### Task item
Output all of the lines below exactly, and leave out each image.

(Records from a dataset)
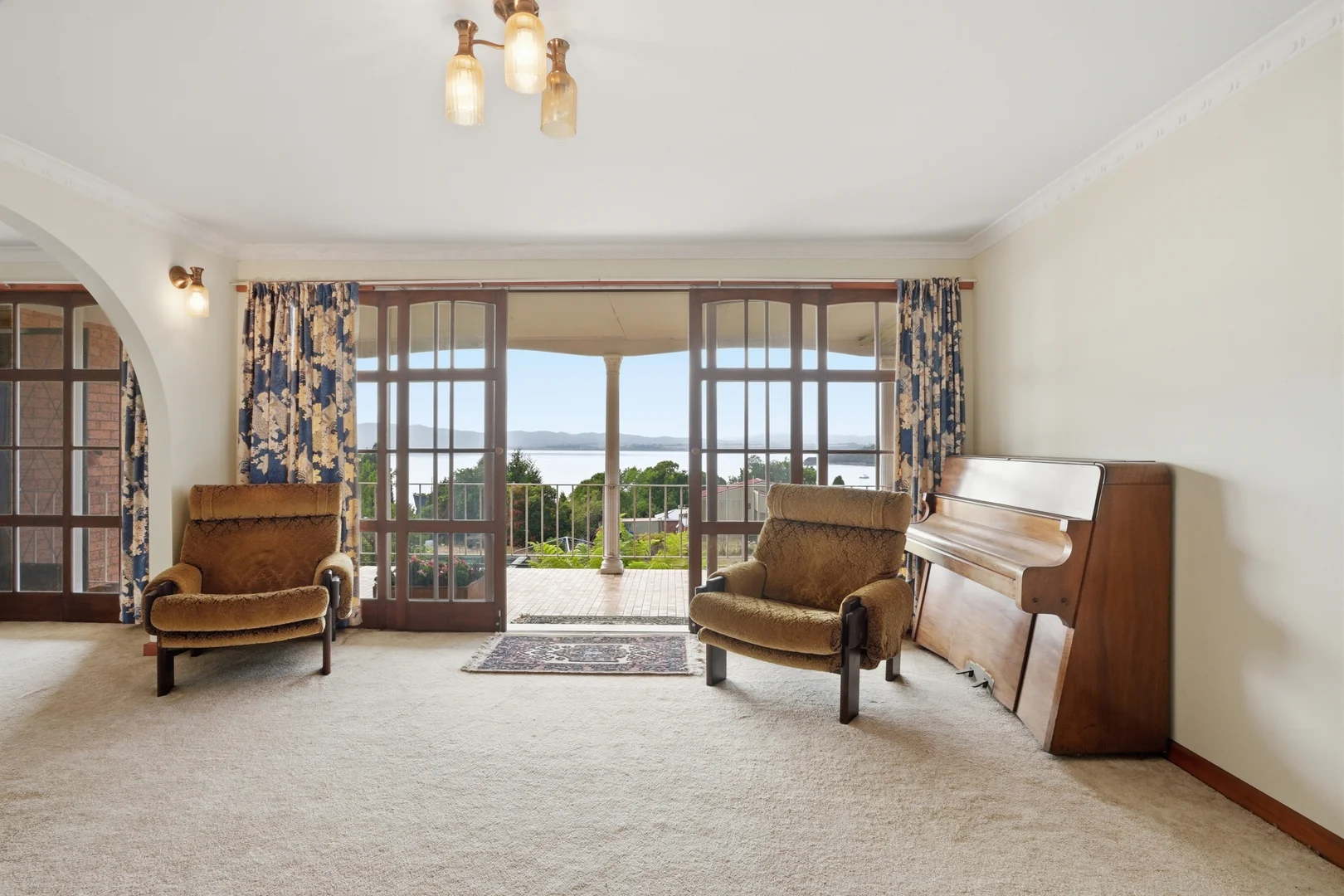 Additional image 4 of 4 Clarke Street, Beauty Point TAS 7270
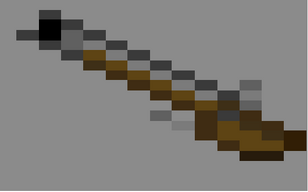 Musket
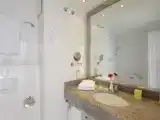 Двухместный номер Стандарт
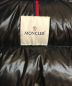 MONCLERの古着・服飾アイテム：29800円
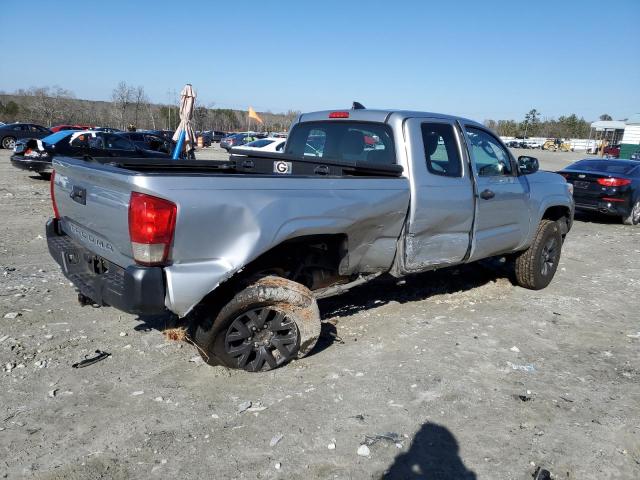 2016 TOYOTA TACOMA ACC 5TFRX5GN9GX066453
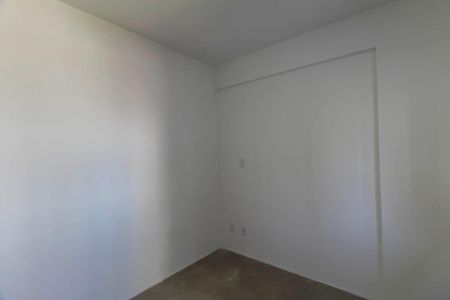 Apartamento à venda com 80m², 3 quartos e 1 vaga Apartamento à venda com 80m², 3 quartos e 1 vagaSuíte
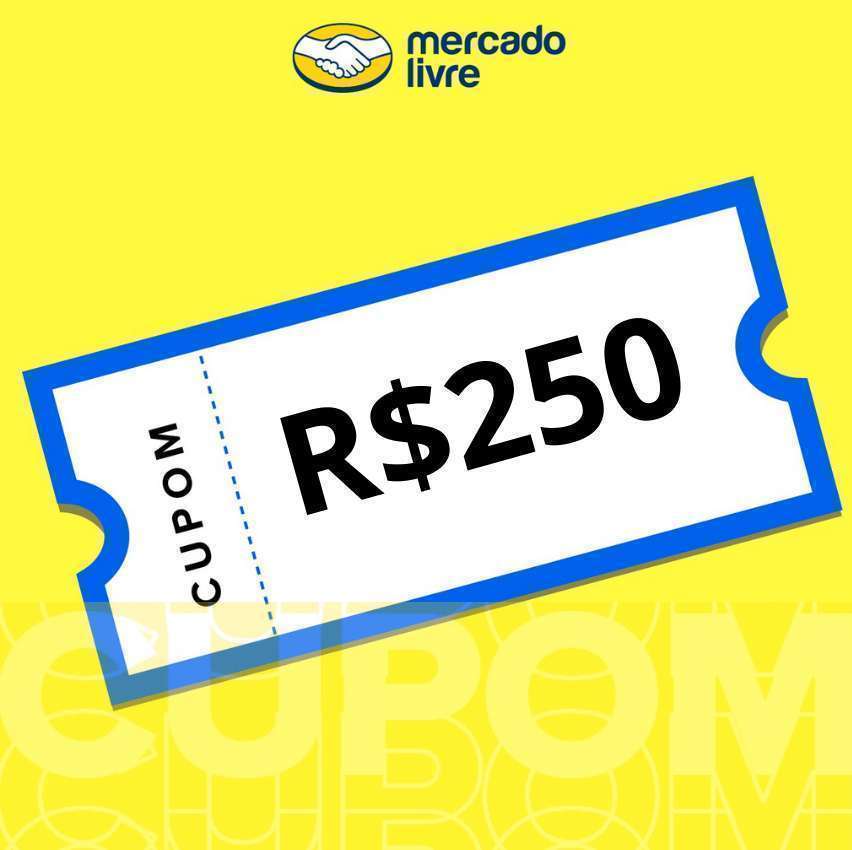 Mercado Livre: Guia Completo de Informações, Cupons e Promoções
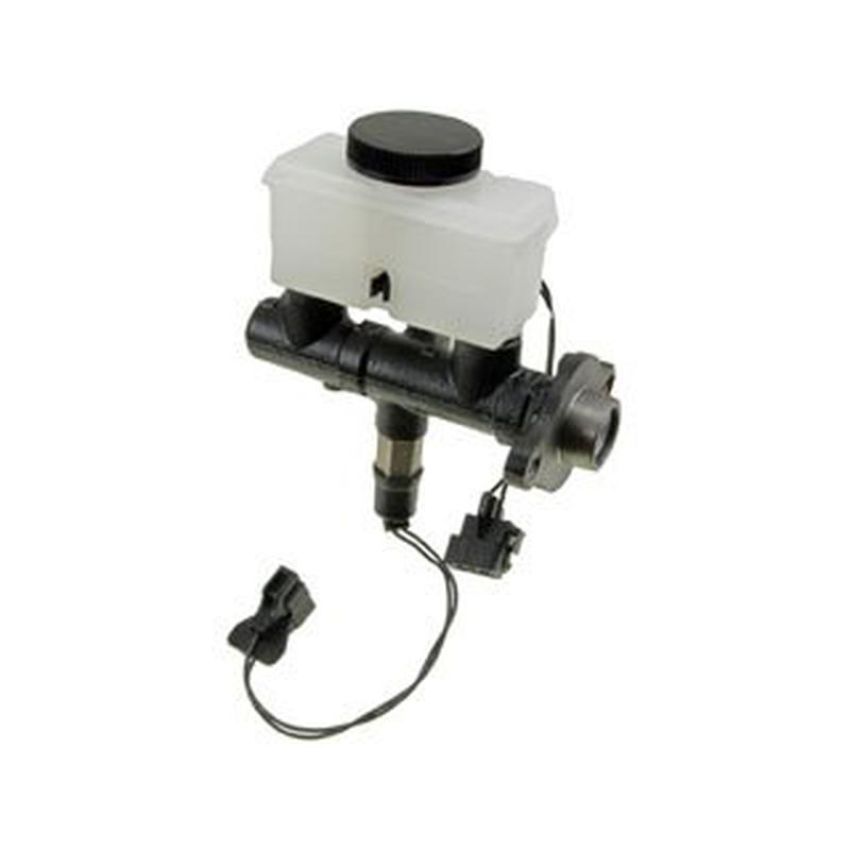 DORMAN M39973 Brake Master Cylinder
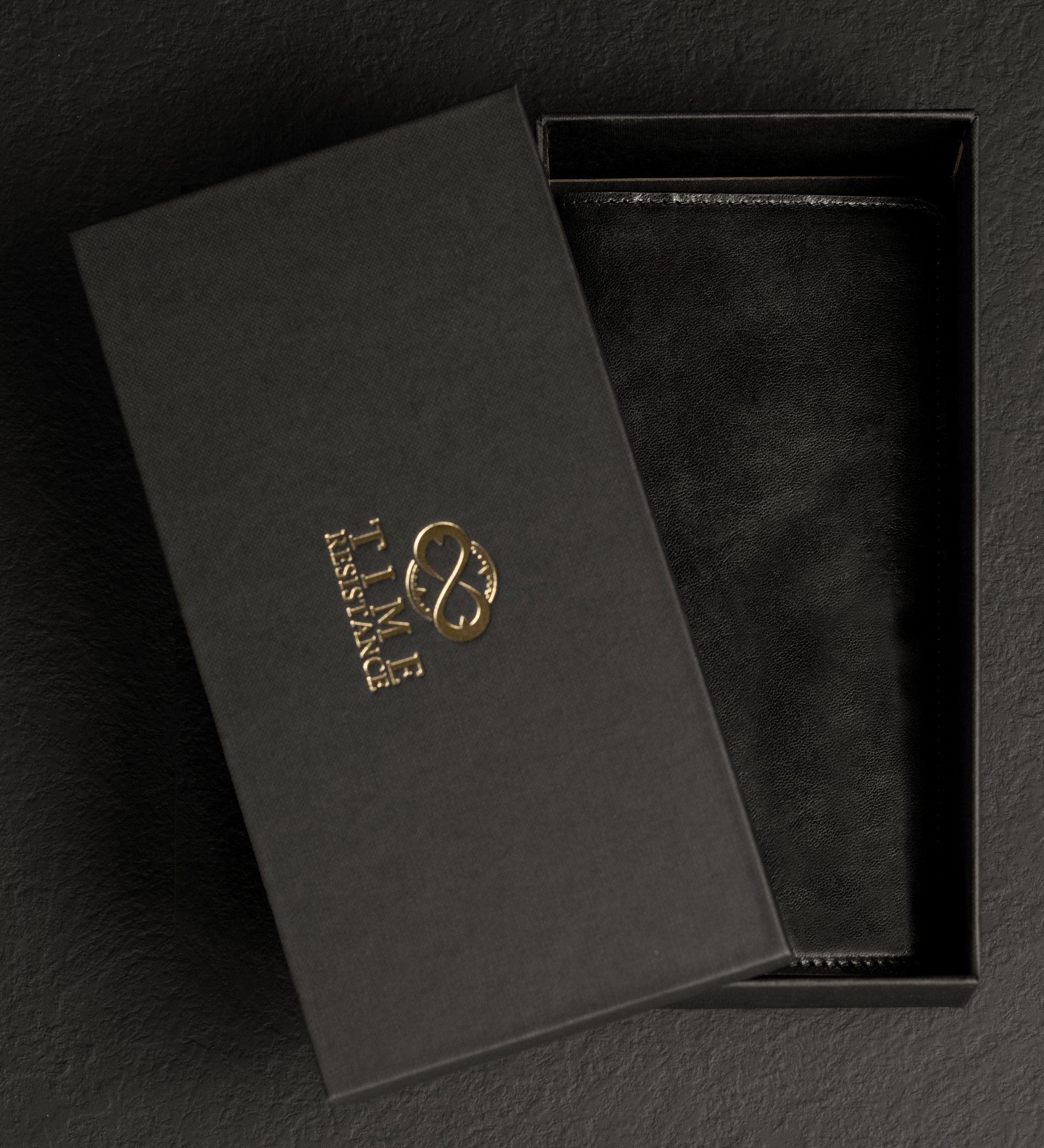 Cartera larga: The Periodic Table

### Output below
 Additional image 4 of 4 Clarke Street, Beauty Point TAS 7270
 Musket
 Двухместный номер Стандарт
 MONCLERの古着・服飾アイテム：29800円
 2016 TOYOTA TACOMA ACC 5TFRX5GN9GX066453
 Apartamento à venda com 80m², 3 quartos e 1 vaga Apartamento à venda com 80m², 3 quartos e 1 vagaSuíte
 Mercado Livre: Guia Completo de Informações, Cupons e Promoções
 DORMAN M39973 Brake Master Cylinder
 Cartera larga: The Periodic Table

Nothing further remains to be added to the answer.